It's documented that only Q columns are taken into account:

--skip-negative-sigma    Skip reflections with sigma<0 (in any Q column).

Special handling of sigma=0 would be more tricky, because 0.00 in cif file could mean 0.004.

CV-GPhL commented 2 years ago

Hi Marcin,

On Wed, Apr 20, 2022 at 06:33:24AM -0700, Marcin Wojdyr wrote:

It's documented that only Q columns are taken into account:

--skip-negative-sigma    Skip reflections with sigma<0 (in any Q column).

Correct - maybe provide some additional info/link (since the concept of a column type doesn't really exist at the point of a mmCIF file). I guess "--print-sepc" provides the information about mmCIF item and MTZ column type.

Special handling of sigma=0 would be more tricky, because 0.00 in cif file could mean 0.004.

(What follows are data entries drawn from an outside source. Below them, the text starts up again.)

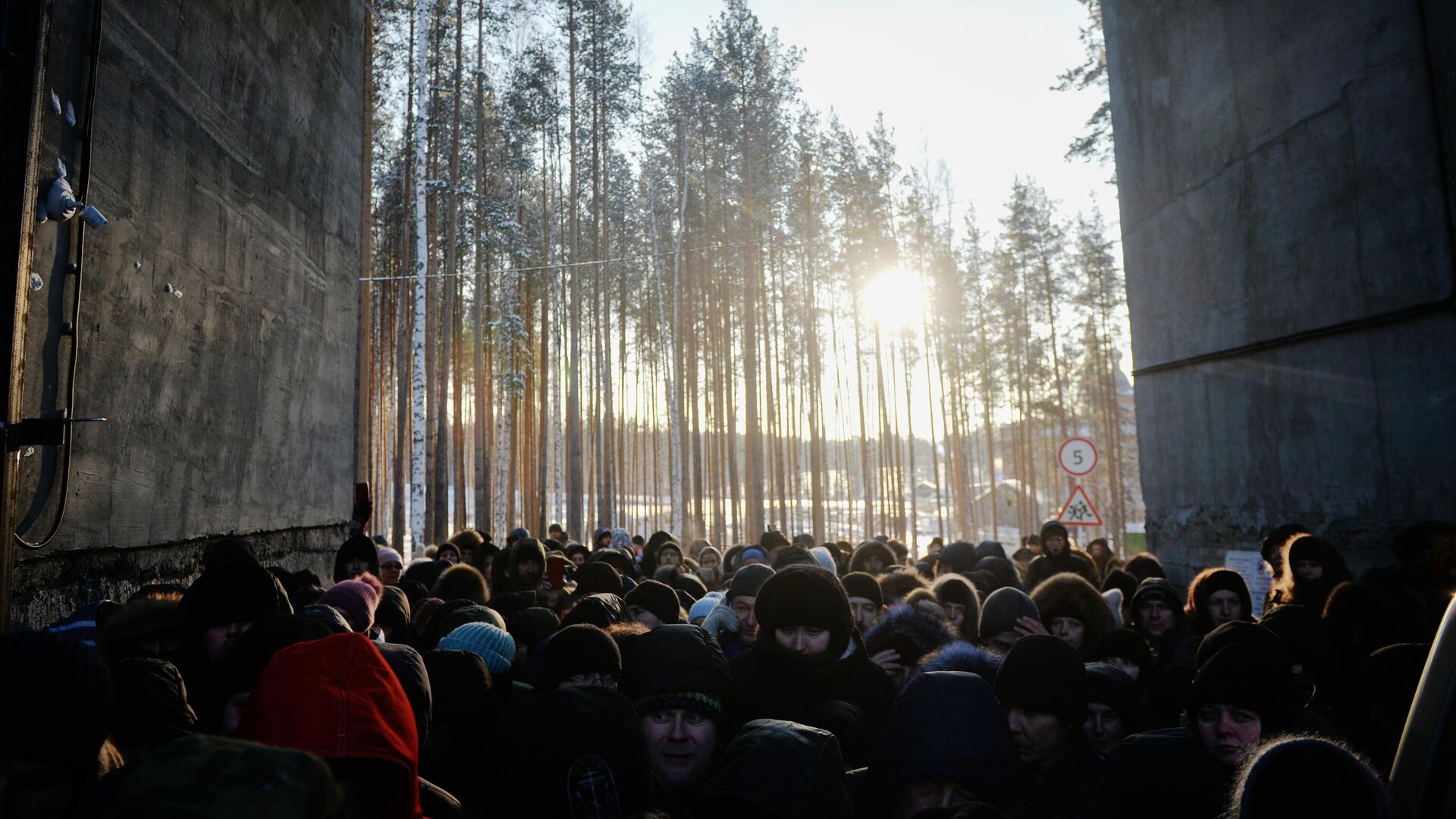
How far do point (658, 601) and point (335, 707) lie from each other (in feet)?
12.5

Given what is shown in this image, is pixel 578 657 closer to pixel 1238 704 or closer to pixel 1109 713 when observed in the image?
→ pixel 1109 713

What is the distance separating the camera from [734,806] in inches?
91.9

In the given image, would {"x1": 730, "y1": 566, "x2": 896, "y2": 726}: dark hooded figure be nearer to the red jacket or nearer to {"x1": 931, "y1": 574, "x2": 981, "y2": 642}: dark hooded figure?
the red jacket

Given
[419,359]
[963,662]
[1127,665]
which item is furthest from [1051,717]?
[419,359]

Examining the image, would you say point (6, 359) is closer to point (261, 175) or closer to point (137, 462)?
point (137, 462)

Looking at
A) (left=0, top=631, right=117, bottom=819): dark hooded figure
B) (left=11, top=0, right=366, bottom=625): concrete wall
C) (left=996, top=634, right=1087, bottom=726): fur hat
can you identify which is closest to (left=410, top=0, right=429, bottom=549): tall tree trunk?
(left=11, top=0, right=366, bottom=625): concrete wall

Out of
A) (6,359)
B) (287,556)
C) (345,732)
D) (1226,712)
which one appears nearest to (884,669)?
(1226,712)

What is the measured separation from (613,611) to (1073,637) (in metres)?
3.02

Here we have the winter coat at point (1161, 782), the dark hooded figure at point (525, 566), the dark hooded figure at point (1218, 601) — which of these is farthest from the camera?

Not quite I think: 0.00 in CIF file means exactly that. Yes, it might have come from an initial value of 0.004 or -0.004 (which is why we write CIF files in autoPROC in scientific notation), but at the point of cif2mtz you don't have that information. You can of course stick with such a zero value and rely on all subsequent programs (reading the resulting MTZ) of handling the data accordingly: most "old" programs will have checks not just for MNF but also sigma==0. But that is not guaranteed: newer programs might assume that the MTZ file given to them has never gone through a conversion (into CIF format and back) and that items either have a value or a MNF.

I would be inclined to at least write a warning message about the number of sigmas (Q, M and L) that are 0 if you stick with the current behaviiour - since that could point to a poor formatting (precision) during the CIF file generation and could alert developers or databases to potentially check their procedure. It would be even better if there was an option that would tell cif2mtz to set all data items (i.e. pairs where one is a sigma) to MNF if the sigma item is 0.

Cheers

Clemens

wojdyr commented 2 years ago

OK, I added "MTZ" in the text to make clear that Q is MTZ column type:

--skip-negative-sigma    Skip reflections with sigma<0 (in any MTZ Q column).

And I added option:

--zero-to-mnf            If value and sigma are 0, set both to MNF.

It checks if both sigma and the corresponding value are zero, because replacing non-zero value with MNF feels wrong.